FRAGMENTO DE LECTURA:
Los años han pasado, y puedo decir, que aunque nací en lo que llaman España, jamás habité afectivamente aquel lugar; para mi, España era un ente del cual, había que ponerse a salvo. Por todo ello, cuando leo y releo los contenidos del chat del general Francisco Beca y sus colegas, tiemblan algunos sedimentos de mi memoria, cuyos epicentros son mi padre y mi primer centro educativo (por llamarlo de alguna manera).

Los contenidos de este chat son algo más que una casualidad; no son una boutade de unos irresponsables. Hay mucho mar de fondo. Medios de comunicación de la derecha, incluso los generalistas, llevan calentando el ambiente desde hace años, mintiendo descaradamente y mostrando un panorama apocalíptico de supuestos recortes de libertades; el confinamiento por la pandemia ha sido aprovechado de manera desaforada para agitar el miedo entre las clases medias, ese miedo que en este caso no inmoviliza, sino que carga y justifica todo tipo de conspiraciones contra cualquier reforma equilibradora socialmente. Así, estas clases medias, convenientemente inducidas y en plena disociación psicótica, son capaces de pegarse un tiro, ya no en el pie, sino en la cabeza.

REGISTROS MOSTRADOS:

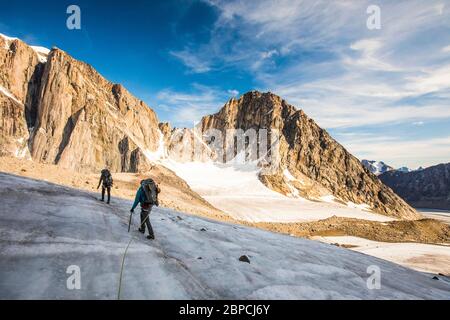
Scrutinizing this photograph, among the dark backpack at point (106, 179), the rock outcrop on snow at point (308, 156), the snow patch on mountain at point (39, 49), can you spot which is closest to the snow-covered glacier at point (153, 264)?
the dark backpack at point (106, 179)

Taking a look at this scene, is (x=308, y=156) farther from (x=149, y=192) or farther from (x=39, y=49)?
(x=149, y=192)

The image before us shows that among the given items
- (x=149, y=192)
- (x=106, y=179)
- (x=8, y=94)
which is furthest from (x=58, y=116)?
(x=149, y=192)

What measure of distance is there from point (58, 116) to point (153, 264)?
3632 inches

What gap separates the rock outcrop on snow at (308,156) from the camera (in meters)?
133

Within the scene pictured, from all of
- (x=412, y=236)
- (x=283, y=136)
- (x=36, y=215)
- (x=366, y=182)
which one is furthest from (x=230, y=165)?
(x=36, y=215)

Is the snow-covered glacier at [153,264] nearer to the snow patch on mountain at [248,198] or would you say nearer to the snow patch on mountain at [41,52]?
the snow patch on mountain at [248,198]

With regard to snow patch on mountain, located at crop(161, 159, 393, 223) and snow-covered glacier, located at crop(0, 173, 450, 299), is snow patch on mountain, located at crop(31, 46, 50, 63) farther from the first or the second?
snow-covered glacier, located at crop(0, 173, 450, 299)

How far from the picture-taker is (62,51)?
95625mm

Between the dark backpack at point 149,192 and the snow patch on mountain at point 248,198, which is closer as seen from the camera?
the dark backpack at point 149,192

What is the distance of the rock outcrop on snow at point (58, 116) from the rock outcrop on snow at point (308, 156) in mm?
58051

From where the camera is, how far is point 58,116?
88.2 m

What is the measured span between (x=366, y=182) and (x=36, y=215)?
147114 millimetres

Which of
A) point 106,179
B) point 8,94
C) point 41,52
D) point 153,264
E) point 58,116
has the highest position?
point 41,52
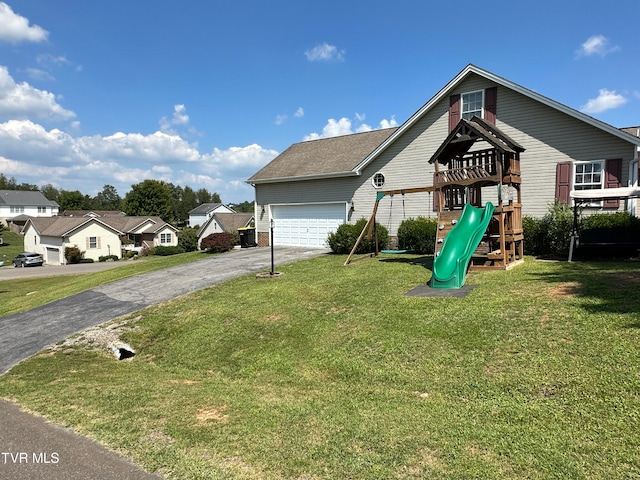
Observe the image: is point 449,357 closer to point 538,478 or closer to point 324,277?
point 538,478

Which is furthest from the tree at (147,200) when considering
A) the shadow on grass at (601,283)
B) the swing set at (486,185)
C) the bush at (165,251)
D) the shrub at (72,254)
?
the shadow on grass at (601,283)

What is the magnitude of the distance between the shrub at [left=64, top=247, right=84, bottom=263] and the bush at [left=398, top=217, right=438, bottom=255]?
37190mm

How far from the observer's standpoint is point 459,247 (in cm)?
972

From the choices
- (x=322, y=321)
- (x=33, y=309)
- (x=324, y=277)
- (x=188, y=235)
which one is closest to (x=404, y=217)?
(x=324, y=277)

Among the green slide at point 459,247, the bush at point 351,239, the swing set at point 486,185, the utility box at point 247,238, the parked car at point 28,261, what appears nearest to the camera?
the green slide at point 459,247

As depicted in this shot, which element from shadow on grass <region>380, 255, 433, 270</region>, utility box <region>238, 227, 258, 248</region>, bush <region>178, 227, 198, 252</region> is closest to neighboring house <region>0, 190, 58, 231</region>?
bush <region>178, 227, 198, 252</region>

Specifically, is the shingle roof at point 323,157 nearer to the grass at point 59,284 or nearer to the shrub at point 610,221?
the grass at point 59,284

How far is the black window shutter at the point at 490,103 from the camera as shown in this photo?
14852mm

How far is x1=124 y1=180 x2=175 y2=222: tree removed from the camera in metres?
78.8

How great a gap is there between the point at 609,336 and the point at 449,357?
204cm

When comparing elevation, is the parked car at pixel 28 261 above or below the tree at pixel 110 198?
below

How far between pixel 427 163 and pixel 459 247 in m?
7.56

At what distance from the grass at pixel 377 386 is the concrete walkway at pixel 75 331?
23 centimetres

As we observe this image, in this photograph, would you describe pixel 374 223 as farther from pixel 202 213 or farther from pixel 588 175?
pixel 202 213
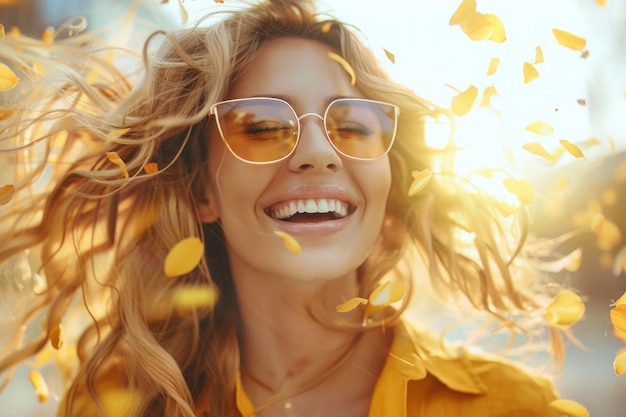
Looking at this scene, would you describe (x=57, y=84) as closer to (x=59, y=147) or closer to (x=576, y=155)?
(x=59, y=147)

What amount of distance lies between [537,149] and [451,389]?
0.66 metres

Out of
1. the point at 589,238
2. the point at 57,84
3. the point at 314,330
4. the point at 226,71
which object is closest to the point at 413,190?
the point at 314,330

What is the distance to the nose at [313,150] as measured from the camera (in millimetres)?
1611

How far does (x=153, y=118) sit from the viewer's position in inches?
67.1

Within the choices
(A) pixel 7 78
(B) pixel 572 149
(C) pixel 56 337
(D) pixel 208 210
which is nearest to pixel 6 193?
(A) pixel 7 78

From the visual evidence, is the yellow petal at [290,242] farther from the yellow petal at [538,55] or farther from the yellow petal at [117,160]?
the yellow petal at [538,55]

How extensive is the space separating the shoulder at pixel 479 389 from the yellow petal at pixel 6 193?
3.61ft

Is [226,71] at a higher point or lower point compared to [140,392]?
higher

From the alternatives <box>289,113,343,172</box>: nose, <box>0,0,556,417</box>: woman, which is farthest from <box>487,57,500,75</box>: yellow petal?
<box>289,113,343,172</box>: nose

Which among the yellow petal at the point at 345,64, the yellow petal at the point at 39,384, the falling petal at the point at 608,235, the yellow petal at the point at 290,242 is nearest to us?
the yellow petal at the point at 290,242

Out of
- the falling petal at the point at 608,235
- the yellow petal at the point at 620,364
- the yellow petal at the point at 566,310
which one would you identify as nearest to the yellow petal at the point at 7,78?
the yellow petal at the point at 566,310

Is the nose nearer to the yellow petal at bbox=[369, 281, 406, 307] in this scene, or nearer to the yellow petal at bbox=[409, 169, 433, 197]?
the yellow petal at bbox=[409, 169, 433, 197]

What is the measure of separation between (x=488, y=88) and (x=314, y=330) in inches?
30.0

QUÉ HARÁS:
1 - Actualiza el fragmento de lectura desde «Los años han» hasta «de alguna manera).», cambiando «primer centro educativo» por «primera escuela».
2 - Enumera todos los gerundios que aparecen en el fragmento de lectura.

SOLUCIONES PROPUESTAS:
1 -
Los años han pasado, y puedo decir, que aunque nací en lo que llaman España, jamás habité afectivamente aquel lugar; para mi, España era un ente del cual, había que ponerse a salvo. Por todo ello, cuando leo y releo los contenidos del chat del general Francisco Beca y sus colegas, tiemblan algunos sedimentos de mi memoria, cuyos epicentros son mi padre y mi primera escuela (por llamarlo de alguna manera).

2 - calentando, mintiendo, mostrando